Stored data:

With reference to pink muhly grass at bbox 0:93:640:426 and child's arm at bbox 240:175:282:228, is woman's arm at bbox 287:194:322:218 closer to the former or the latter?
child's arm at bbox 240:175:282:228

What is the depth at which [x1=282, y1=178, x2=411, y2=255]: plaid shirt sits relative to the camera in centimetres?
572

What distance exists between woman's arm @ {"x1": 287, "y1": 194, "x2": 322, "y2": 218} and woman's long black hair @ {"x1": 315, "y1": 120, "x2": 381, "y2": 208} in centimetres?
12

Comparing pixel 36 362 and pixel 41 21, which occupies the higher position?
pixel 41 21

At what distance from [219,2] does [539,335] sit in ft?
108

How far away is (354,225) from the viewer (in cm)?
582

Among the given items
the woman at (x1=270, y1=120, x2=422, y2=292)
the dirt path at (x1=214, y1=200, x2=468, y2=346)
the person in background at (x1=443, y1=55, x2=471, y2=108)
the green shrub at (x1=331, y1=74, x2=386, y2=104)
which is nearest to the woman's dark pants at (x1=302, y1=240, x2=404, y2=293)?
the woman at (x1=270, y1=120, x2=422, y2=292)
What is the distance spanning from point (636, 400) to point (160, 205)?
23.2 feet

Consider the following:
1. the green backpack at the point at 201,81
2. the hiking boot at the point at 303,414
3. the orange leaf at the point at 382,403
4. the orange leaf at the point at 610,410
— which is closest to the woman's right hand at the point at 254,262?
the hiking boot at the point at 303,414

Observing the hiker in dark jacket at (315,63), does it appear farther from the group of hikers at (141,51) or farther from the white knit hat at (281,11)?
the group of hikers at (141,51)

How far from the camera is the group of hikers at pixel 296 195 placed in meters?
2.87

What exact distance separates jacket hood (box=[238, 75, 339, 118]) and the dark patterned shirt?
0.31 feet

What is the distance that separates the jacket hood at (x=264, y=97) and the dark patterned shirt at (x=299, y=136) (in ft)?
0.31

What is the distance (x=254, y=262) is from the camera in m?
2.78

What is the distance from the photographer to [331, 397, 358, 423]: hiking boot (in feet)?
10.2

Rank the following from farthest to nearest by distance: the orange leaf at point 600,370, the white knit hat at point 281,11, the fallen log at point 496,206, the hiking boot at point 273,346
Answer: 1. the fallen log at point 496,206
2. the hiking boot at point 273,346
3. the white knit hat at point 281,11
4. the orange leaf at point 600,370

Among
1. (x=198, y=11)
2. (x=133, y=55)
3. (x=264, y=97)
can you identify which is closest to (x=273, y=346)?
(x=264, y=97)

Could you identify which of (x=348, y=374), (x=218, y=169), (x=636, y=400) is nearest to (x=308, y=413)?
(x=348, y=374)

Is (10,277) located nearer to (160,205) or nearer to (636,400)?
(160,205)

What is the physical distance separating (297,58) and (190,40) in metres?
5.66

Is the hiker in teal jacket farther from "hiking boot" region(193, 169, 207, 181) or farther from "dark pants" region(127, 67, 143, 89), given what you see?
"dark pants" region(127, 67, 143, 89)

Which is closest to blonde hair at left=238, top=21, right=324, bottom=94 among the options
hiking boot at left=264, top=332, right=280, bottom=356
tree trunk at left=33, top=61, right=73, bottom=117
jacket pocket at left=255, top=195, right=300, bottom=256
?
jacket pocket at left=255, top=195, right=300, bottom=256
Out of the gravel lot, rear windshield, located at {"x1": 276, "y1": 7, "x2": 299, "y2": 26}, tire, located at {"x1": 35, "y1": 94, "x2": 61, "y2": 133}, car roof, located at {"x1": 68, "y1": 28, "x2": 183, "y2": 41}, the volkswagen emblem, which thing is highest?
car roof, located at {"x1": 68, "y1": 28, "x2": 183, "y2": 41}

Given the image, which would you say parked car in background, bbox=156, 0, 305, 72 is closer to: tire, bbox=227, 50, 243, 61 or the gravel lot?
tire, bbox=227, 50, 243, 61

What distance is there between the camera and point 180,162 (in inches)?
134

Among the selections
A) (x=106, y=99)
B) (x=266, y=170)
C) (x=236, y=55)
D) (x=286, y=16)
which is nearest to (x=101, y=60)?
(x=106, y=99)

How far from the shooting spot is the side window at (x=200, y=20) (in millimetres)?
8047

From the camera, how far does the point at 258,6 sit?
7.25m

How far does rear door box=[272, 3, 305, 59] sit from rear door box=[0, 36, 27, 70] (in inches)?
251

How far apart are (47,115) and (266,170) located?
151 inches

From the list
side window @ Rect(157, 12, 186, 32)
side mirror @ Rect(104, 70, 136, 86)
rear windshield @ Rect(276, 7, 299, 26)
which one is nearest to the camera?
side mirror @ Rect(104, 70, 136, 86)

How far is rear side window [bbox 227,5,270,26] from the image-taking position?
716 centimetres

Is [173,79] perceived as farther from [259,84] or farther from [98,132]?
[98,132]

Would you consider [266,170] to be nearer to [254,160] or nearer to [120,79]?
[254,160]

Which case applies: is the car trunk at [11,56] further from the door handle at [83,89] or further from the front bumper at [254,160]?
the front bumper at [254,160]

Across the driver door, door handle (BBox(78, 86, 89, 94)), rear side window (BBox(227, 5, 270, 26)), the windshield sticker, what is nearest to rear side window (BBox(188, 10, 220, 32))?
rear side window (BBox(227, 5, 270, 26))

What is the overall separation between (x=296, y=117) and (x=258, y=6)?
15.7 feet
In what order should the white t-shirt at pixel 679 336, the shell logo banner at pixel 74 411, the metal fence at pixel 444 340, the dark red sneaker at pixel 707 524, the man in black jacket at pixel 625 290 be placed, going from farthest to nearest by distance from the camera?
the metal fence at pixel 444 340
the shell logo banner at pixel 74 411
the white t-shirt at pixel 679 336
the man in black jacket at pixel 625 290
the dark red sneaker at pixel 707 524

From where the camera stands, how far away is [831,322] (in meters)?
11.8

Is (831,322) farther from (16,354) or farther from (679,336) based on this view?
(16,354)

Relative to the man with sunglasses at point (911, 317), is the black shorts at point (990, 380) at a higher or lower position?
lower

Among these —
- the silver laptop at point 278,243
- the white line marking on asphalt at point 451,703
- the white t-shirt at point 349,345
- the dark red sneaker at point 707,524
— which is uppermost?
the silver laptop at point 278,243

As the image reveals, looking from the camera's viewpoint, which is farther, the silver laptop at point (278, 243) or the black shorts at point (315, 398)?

### Task prompt
Write the data back out verbatim.

### Solution for this task
With reference to pink muhly grass at bbox 0:93:640:426 and child's arm at bbox 240:175:282:228, is woman's arm at bbox 287:194:322:218 closer to the former or the latter?
child's arm at bbox 240:175:282:228

What is the depth at which [x1=282, y1=178, x2=411, y2=255]: plaid shirt sits relative to the camera in centimetres?
572

What distance exists between woman's arm @ {"x1": 287, "y1": 194, "x2": 322, "y2": 218} and woman's long black hair @ {"x1": 315, "y1": 120, "x2": 381, "y2": 208} in centimetres?
12

Comparing pixel 36 362 and pixel 41 21, which occupies the higher position?
pixel 41 21

At what distance from [219,2] does [539,335] sit in ft?
108

How far away is (354,225) from the viewer (in cm)?
582

Among the given items
the woman at (x1=270, y1=120, x2=422, y2=292)
the dirt path at (x1=214, y1=200, x2=468, y2=346)
the person in background at (x1=443, y1=55, x2=471, y2=108)
the green shrub at (x1=331, y1=74, x2=386, y2=104)
which is nearest to the woman's dark pants at (x1=302, y1=240, x2=404, y2=293)?
the woman at (x1=270, y1=120, x2=422, y2=292)
What is the distance spanning from point (636, 400) to point (160, 205)?
23.2 feet

Consider the following:
1. the green backpack at the point at 201,81
2. the hiking boot at the point at 303,414
3. the orange leaf at the point at 382,403
4. the orange leaf at the point at 610,410
— which is closest to the woman's right hand at the point at 254,262?
the hiking boot at the point at 303,414

Observing the hiker in dark jacket at (315,63), does it appear farther from the group of hikers at (141,51) or farther from the white knit hat at (281,11)?
the group of hikers at (141,51)

How far from the camera is the group of hikers at pixel 296 195 placed in meters?
2.87

What exact distance separates jacket hood (box=[238, 75, 339, 118]) and the dark patterned shirt?
0.31 feet

What is the distance that separates the jacket hood at (x=264, y=97) and the dark patterned shirt at (x=299, y=136) (in ft)?
0.31

What is the distance (x=254, y=262) is from the camera in m?
2.78

What is the distance from the photographer to [331, 397, 358, 423]: hiking boot (in feet)?
10.2

Rank the following from farthest to nearest by distance: the orange leaf at point 600,370, the white knit hat at point 281,11, the fallen log at point 496,206, the hiking boot at point 273,346
Answer: 1. the fallen log at point 496,206
2. the hiking boot at point 273,346
3. the white knit hat at point 281,11
4. the orange leaf at point 600,370

Among
1. (x=198, y=11)
2. (x=133, y=55)
3. (x=264, y=97)
can you identify which is closest to (x=273, y=346)?
(x=264, y=97)

Could you identify which of (x=348, y=374), (x=218, y=169), (x=636, y=400) is nearest to (x=308, y=413)?
(x=348, y=374)

Is (10,277) located nearer to (160,205) or nearer to (636,400)?
(160,205)

What is the physical distance separating (297,58) and (190,40) in metres?
5.66

Is the hiker in teal jacket farther from "hiking boot" region(193, 169, 207, 181) or farther from "dark pants" region(127, 67, 143, 89), given what you see?
"dark pants" region(127, 67, 143, 89)

Which is closest to blonde hair at left=238, top=21, right=324, bottom=94 among the options
hiking boot at left=264, top=332, right=280, bottom=356
tree trunk at left=33, top=61, right=73, bottom=117
jacket pocket at left=255, top=195, right=300, bottom=256
?
jacket pocket at left=255, top=195, right=300, bottom=256
Out of the gravel lot, rear windshield, located at {"x1": 276, "y1": 7, "x2": 299, "y2": 26}, tire, located at {"x1": 35, "y1": 94, "x2": 61, "y2": 133}, car roof, located at {"x1": 68, "y1": 28, "x2": 183, "y2": 41}, the volkswagen emblem, which thing is highest?
car roof, located at {"x1": 68, "y1": 28, "x2": 183, "y2": 41}

Given the image, which would you say parked car in background, bbox=156, 0, 305, 72 is closer to: tire, bbox=227, 50, 243, 61 or the gravel lot?
tire, bbox=227, 50, 243, 61

What distance is there between the camera and point 180,162 (in inches)?
134

Among the selections
A) (x=106, y=99)
B) (x=266, y=170)
C) (x=236, y=55)
D) (x=286, y=16)
which is nearest to (x=101, y=60)?
(x=106, y=99)

How far from the shooting spot is the side window at (x=200, y=20) (in millimetres)?
8047

From the camera, how far does the point at 258,6 sit?
7.25m

How far does rear door box=[272, 3, 305, 59] sit from rear door box=[0, 36, 27, 70] (in inches)?
251

How far apart are (47,115) and (266,170) located?
151 inches

From the list
side window @ Rect(157, 12, 186, 32)
side mirror @ Rect(104, 70, 136, 86)
rear windshield @ Rect(276, 7, 299, 26)
which one is nearest to the camera?
side mirror @ Rect(104, 70, 136, 86)

How far is rear side window [bbox 227,5,270,26] from the image-taking position?
716 centimetres

Is [173,79] perceived as farther from [259,84] or farther from [98,132]?
[98,132]

Would you consider [266,170] to be nearer to [254,160] or nearer to [120,79]?
[254,160]

Which case applies: is the car trunk at [11,56] further from the door handle at [83,89] or further from the front bumper at [254,160]?
the front bumper at [254,160]

Across the driver door, door handle (BBox(78, 86, 89, 94)), rear side window (BBox(227, 5, 270, 26)), the windshield sticker, what is nearest to rear side window (BBox(188, 10, 220, 32))?
rear side window (BBox(227, 5, 270, 26))

What is the overall separation between (x=296, y=117) and (x=258, y=6)?
15.7 feet
In what order should the white t-shirt at pixel 679 336, the shell logo banner at pixel 74 411, the metal fence at pixel 444 340, the dark red sneaker at pixel 707 524, the man in black jacket at pixel 625 290 be placed, going from farthest to nearest by distance from the camera?
the metal fence at pixel 444 340
the shell logo banner at pixel 74 411
the white t-shirt at pixel 679 336
the man in black jacket at pixel 625 290
the dark red sneaker at pixel 707 524

From where the camera stands, how far away is [831,322] (in meters)?
11.8

Is (831,322) farther from (16,354) or farther from (679,336) based on this view?
(16,354)

Relative to the man with sunglasses at point (911, 317), is the black shorts at point (990, 380) at a higher or lower position?
lower

Among these —
- the silver laptop at point 278,243
- the white line marking on asphalt at point 451,703
- the white t-shirt at point 349,345
- the dark red sneaker at point 707,524
— which is uppermost?
the silver laptop at point 278,243

As the image reveals, looking from the camera's viewpoint, which is farther, the silver laptop at point (278, 243) or the black shorts at point (315, 398)?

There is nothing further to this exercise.